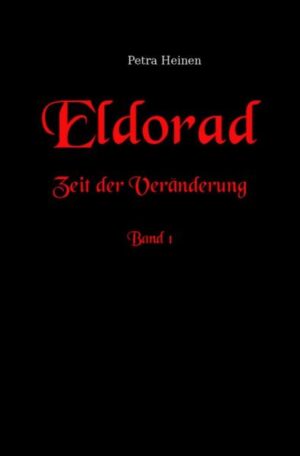 Petra Heinen

Eldorad

Zeit der Veränderung

Band 1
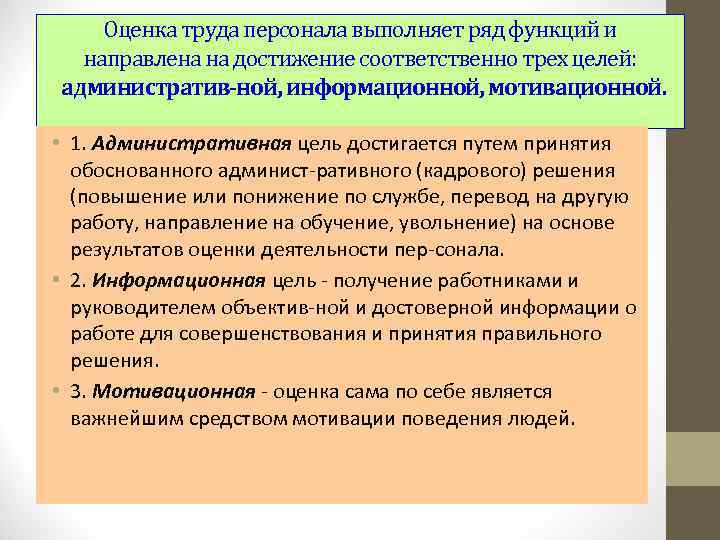 Оценка труда персонала выполняет ряд функций и направлена на достижение соответственно трех целей: административ-ной, информационной, мотивационной.

• 1. Административная цель достигается путем принятия обоснованного админист-ративного (кадрового) решения (повышение или понижение по службе, перевод на другую работу, направление на обучение, увольнение) на основе результатов оценки деятельности пер-сонала.

• 2. Информационная цель - получение работниками и руководителем объектив-ной и достоверной информации о работе для совершенствования и принятия правильного решения.

• 3. Мотивационная - оценка сама по себе является важнейшим средством мотивации поведения людей.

*****

Wherever the string "решения" appears in the data above, copy the line it sits in.

• 1. Административная цель достигается путем принятия обоснованного админист-ративного (кадрового) решения (повышение или понижение по службе, перевод на другую работу, направление на обучение, увольнение) на основе результатов оценки деятельности пер-сонала.
• 2. Информационная цель - получение работниками и руководителем объектив-ной и достоверной информации о работе для совершенствования и принятия правильного решения.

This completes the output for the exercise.